Por otro lado, es un tenebroso retrato de lo surrealista y brutal que puede llegar a ser un campo de batalla en la actualidad, a la vez que un terrible recordatorio de la banalización de la guerra y la violencia pues los metrajes de este asalto pueden ser encontrados con montajes de música estridente en redes sociales a una barra de búsqueda de distancia.

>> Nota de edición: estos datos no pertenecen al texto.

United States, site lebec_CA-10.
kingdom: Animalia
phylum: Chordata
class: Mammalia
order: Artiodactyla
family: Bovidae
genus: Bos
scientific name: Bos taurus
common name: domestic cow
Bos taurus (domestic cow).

Las unidades aquí citadas, la 90 división de tanques de la guardia y el 1er cuerpo Azov siguen en encarnizados combates mientras usted lee esta columna. Su batalla se ubica en uno de los dos ejes del ataque principal de la ofensiva rusa, el aquí abordado en dirección a Dobropilya y el otro en la ciudad de Kostyantynivka cuya batalla llega ya a su décimo mes reflejando otra cara de la pesadilla en combates urbanos, peleando cuadra por cuadra, casa por casa.
La guerra de Ucrania ha alcanzado niveles inéditos de ataques aéreos, muertos y sufrimiento. Solo en junio de 2026 Rusia tuvo cerca de 40,000 bajas (muertos heridos y desaparecidos) pudiendo avanzar solamente 30 kilómetros cuadrados según los datos del Institute for the Study of War (ISW). La pregunta subyacente es ¿cuándo será suficiente para Vladimir Putin?